- Mount Bintuod Location within Luzon Mount Bintuod Location within Philippines

Highest point
- Elevation: 6,339 ft (1,932 m)
- Prominence: 1,312 ft (400 m)
- Coordinates: 15°58′29″N 121°14′30″E﻿ / ﻿15.97472°N 121.24167°E

Geography
- Country: Philippines
- Region: Cagayan Valley
- Province: Nueva Vizcaya
- City/municipality: Alfonso Castañeda
- Parent range: Sierra Madre

Climbing
- First ascent: Unknown

= Mount Bintuod =

Mountain in Nueva Vizcaya, Philippines

Mount Bintuod or Mount Dalimanoc is a mountain in the Sierra Madre range in the municipality of Alfonso Castañeda in Nueva Vizcaya province. It is probably the highest peak in the Philippines longest mountain range with a first GPS-based measurement of 1932 m above sea level, from an expedition in April 2012. There are no records of the first ascent, but local tribe people have long established paths.

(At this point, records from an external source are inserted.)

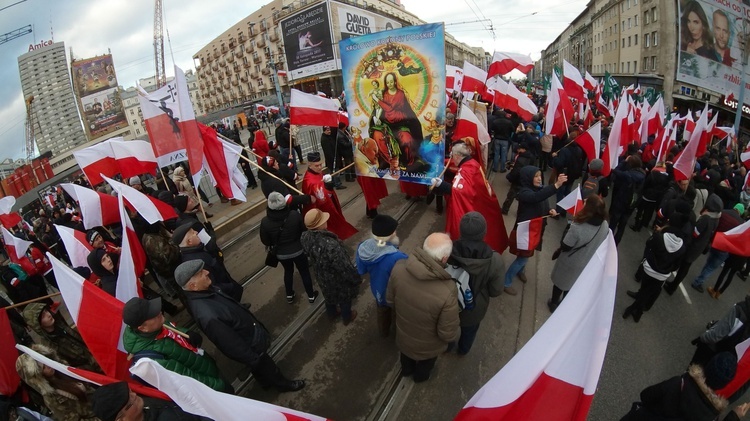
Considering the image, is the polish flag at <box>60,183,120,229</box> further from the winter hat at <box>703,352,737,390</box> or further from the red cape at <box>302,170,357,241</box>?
the winter hat at <box>703,352,737,390</box>

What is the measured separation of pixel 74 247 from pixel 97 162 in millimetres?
2617

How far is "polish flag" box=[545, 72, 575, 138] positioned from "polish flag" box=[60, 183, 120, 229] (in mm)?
9257

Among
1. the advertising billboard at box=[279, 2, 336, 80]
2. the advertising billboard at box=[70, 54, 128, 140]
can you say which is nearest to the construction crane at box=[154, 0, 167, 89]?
the advertising billboard at box=[70, 54, 128, 140]

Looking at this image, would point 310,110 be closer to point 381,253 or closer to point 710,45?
point 381,253

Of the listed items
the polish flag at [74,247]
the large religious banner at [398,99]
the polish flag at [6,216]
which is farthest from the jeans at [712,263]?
the polish flag at [6,216]

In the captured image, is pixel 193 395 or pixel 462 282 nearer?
pixel 193 395

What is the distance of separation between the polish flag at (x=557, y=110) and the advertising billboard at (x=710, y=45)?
54.2ft

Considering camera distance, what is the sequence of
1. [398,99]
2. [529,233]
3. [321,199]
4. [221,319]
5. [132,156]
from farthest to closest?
[132,156]
[321,199]
[398,99]
[529,233]
[221,319]

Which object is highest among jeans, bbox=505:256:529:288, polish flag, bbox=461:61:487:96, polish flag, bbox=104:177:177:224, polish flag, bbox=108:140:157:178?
polish flag, bbox=461:61:487:96

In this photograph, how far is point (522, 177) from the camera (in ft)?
16.5

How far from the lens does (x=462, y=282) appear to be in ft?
10.5

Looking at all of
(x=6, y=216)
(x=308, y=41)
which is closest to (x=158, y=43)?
(x=308, y=41)

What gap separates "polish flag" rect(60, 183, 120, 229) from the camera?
4691 mm

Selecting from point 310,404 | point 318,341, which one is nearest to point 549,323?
point 310,404
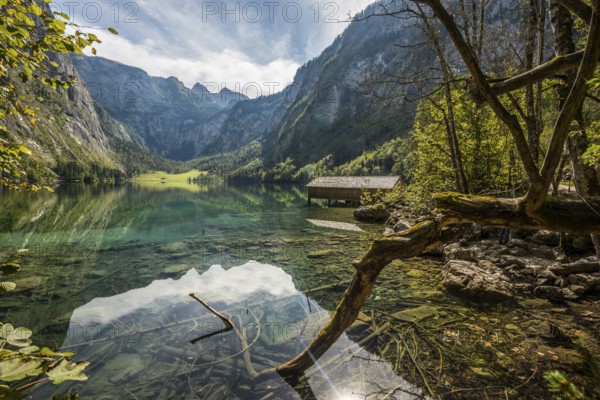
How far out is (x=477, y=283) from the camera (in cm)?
919

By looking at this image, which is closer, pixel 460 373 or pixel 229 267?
pixel 460 373

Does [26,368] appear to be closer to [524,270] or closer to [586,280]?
[586,280]

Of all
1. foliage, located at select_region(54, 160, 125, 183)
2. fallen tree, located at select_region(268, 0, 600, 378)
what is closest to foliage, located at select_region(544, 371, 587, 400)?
fallen tree, located at select_region(268, 0, 600, 378)

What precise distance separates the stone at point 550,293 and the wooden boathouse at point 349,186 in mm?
30073

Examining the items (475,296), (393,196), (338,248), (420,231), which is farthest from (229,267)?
(393,196)

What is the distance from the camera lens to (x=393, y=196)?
84.9 feet

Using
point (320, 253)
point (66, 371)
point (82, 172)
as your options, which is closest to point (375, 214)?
point (320, 253)

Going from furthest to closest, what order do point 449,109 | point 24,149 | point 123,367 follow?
point 449,109
point 123,367
point 24,149

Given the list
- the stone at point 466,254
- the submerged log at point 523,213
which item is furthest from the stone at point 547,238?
the submerged log at point 523,213

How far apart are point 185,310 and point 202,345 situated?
291 centimetres

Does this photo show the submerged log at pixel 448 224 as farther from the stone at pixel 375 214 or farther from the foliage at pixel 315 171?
the foliage at pixel 315 171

In some maps this peak is misidentified as Mount Dalimonoc, an actually lower peak adjoining Bintuod to the west.

The forested peak can be reached in a two days one night return hike from Barangay Lipuga, Alfonso Castañeda, Nueva Vizcaya. This rural area of the Philippines is traditional land of the Bugkalot or Ilongot tribe and was only opened to a road via Carranglan, Nueva Ecija in 1997 when a hydropower dam was constructed in the Casignan River of the same valley.